Sarath Fonseka loses bid to keep Sri Lanka seat
Imprisoned former Sri Lankan military commander Sarath Fonseka has lost a Supreme Court appeal to retain his parliamentary seat.
The court ruled that a court martial in September which found him guilty of arms procurement offences meant that he could no longer be an MP.
The BBC's Charles Haviland in Colombo says that the ruling is a severe legal blow for Mr Fonseka.
He will lose his seat and civic rights, including voting rights for six years.
The petition from Mr Fonseka and his lawyers asserted that the system of General Courts Martial, which twice tried him last year, finding him guilty both times, was illegal.
If the petition had been successful, the former military chief would have been able to return to his seat in parliament.
It would also have thrown doubt on his sentences to two-and-a-half years in prison, and to losing his rank and medals.
But the Supreme Court ruled that the system of military trial was legal and constitutional.

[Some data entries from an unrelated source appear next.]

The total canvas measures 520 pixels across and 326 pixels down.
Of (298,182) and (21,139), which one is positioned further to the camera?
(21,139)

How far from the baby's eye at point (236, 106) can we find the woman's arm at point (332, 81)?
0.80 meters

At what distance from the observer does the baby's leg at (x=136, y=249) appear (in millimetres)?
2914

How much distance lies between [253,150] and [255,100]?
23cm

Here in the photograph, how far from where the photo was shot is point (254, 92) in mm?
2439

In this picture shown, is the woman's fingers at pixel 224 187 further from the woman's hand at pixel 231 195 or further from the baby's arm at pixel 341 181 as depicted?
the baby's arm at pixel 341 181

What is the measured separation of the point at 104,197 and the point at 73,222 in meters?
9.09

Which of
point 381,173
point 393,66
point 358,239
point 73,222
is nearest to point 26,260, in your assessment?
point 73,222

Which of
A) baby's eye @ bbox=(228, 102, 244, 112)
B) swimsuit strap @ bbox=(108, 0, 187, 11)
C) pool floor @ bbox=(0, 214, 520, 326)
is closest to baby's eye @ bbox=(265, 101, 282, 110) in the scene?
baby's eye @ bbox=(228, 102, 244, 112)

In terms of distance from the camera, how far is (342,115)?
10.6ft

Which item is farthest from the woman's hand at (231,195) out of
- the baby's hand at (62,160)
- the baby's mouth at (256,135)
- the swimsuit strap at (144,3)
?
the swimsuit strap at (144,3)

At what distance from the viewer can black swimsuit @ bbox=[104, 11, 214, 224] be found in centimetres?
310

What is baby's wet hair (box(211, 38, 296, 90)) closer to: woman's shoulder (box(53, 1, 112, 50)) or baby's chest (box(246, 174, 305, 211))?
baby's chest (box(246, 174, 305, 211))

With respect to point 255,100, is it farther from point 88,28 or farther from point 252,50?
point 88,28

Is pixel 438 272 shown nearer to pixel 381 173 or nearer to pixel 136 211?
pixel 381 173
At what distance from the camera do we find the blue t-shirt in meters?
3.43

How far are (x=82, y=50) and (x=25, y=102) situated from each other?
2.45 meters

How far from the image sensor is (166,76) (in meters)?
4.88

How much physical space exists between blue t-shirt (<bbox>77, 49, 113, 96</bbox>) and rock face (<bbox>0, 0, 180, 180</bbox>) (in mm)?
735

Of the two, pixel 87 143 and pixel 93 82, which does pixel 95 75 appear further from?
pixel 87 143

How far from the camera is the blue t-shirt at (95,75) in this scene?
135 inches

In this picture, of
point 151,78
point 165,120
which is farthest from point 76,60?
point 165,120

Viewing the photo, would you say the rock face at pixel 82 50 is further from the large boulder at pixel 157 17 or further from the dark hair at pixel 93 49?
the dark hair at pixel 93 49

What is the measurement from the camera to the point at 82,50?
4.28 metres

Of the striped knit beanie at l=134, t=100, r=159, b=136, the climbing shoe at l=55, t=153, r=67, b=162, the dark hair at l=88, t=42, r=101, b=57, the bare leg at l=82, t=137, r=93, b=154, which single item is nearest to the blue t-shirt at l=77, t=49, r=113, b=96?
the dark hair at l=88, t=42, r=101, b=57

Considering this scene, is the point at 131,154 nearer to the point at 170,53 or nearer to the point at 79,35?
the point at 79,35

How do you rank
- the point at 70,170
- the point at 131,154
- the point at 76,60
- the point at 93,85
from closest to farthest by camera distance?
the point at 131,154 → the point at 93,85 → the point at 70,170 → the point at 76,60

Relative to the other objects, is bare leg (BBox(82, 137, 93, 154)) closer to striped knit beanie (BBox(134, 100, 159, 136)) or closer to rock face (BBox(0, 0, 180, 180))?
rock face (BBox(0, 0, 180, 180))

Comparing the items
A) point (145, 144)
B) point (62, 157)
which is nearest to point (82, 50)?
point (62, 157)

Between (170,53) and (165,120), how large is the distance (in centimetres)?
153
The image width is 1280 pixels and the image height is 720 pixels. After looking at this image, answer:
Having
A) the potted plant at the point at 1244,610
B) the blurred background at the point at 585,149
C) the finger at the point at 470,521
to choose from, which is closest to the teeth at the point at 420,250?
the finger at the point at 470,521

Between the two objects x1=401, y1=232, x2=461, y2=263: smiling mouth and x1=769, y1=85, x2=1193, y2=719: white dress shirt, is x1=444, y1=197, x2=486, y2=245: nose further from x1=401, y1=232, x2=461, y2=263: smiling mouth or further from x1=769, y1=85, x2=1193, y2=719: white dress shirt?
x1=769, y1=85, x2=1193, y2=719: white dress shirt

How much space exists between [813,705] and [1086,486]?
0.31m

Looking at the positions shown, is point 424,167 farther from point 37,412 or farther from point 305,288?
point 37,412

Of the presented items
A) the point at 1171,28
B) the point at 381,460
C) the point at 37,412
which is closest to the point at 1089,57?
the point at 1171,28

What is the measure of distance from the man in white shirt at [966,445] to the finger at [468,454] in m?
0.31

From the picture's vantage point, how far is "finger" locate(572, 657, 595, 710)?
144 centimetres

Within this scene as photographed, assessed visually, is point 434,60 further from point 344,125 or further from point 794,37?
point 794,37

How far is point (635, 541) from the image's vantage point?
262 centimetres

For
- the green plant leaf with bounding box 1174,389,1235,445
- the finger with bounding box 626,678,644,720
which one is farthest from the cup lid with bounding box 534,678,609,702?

The electoral commission will now seek to replace Mr Fonseka with a new MP from the same party.
Wednesday marks one year since Mr Fonseka lost the presidential election to his one-time ally, Mahinda Rajapaksa. He was, however, elected to parliament in April 2010.
Mr Fonseka fell out with the president over who should get the credit for the 2009 military victory over the Tamil Tigers.
There has been a series of reports that the 60-year-old former general, who was once nearly killed by a Tamil Tiger suicide bomber, is ill in jail.
But he is still visiting the courts to face other charges.
Earlier this month there were reports that Sri Lanka's chief justice had tried to quit following a row with President Rajapaksa.
The issue was raised in parliament, but nothing was confirmed.